DIRECTION 1:
Reproduce everything from "The CMA maintains" down to "and JMI (www.JMI.org)." in the passage on the Chinese Musicians Association below.

SELECTED EXCERPT:
-*-*-

The Chinese Musicians Association (中国音乐家协会 (Zhōngguó Yīnyuèjiā Xiéhuì); abbreviated CMA) is China's largest and most important musical organization. It was established in July 1949 by the Chinese Communist Party and, as of 2020, has more than 15,600 individual members.

According to its website, the association's responsibilities include "contact, coordination, and service". The association promotes new musical composition, organizes music competitions, provides rewards and commendations for prominent musical contributions, and sponsors musical research. It also carries out musical exchange between China and other countries including introducing Chinese music to the world, bringing internationally acclaimed musicians and music groups to China and selecting Chinese musicians to participate in international music competitions. In political terms, the organization serves as "a bridge and bond between the Party and government and the music industry."

The CMA publishes several professional periodicals and publishes audio and video recordings.

The CMA maintains nine specialized committees and a number of secondary academic societies. The association's subordinate organizations include the Chinese Traditional Music Society, Chinese National Orchestral Music society, Chinese Ethnic Minorities Vocal Music Society, Chinese Musical Aesthetics Society, Chinese Musical Literature Society, Nie Er, and Xian Xinghai Society.

The CMA is a member of the International Music Council and JMI (www.JMI.org).

-*-*-

INPUT DATA:

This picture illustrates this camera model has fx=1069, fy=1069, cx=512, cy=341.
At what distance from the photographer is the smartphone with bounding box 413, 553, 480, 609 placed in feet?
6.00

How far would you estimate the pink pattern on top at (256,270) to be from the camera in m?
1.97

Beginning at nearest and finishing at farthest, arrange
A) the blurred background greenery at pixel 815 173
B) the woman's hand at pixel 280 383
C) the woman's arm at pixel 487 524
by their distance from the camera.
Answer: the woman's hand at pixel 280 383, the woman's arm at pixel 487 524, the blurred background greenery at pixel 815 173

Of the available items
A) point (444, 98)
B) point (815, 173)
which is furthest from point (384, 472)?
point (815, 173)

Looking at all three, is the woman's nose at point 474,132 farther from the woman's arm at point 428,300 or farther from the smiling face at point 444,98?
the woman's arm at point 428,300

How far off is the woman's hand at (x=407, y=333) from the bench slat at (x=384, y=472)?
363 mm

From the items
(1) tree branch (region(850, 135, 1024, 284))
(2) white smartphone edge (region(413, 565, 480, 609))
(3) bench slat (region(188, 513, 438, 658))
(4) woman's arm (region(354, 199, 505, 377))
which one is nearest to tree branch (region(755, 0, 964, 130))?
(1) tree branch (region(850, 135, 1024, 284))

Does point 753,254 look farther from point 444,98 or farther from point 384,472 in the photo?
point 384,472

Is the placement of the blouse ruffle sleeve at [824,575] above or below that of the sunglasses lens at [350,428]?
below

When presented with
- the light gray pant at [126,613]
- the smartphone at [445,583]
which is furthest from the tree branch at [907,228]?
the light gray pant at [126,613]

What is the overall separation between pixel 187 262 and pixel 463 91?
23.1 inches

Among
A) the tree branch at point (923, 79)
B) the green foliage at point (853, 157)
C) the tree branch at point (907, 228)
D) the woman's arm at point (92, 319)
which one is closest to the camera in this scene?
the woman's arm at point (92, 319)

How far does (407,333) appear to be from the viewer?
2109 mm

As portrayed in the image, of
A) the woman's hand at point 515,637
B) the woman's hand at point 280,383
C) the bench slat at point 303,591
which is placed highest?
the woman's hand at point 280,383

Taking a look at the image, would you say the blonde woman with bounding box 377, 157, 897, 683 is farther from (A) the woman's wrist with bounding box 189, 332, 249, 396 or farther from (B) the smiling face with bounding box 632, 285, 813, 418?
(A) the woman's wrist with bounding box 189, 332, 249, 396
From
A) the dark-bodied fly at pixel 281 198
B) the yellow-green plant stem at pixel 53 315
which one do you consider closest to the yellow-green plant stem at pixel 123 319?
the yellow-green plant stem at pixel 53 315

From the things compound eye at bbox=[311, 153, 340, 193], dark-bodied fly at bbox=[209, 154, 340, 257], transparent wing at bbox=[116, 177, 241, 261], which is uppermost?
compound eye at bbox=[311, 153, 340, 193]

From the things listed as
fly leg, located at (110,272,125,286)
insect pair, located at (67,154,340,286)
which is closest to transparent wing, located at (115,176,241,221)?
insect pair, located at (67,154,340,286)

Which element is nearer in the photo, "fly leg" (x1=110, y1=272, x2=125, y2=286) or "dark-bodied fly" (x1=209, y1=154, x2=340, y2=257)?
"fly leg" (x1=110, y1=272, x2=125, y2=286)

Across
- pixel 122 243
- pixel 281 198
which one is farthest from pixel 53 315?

-*-*-

DIRECTION 2:
How many lines of the records above contain the string "smartphone", matching case? Reply with only the number.

FINAL RESULT 1:
The CMA maintains nine specialized committees and a number of secondary academic societies. The association's subordinate organizations include the Chinese Traditional Music Society, Chinese National Orchestral Music society, Chinese Ethnic Minorities Vocal Music Society, Chinese Musical Aesthetics Society, Chinese Musical Literature Society, Nie Er, and Xian Xinghai Society.

The CMA is a member of the International Music Council and JMI (www.JMI.org).

FINAL RESULT 2:
3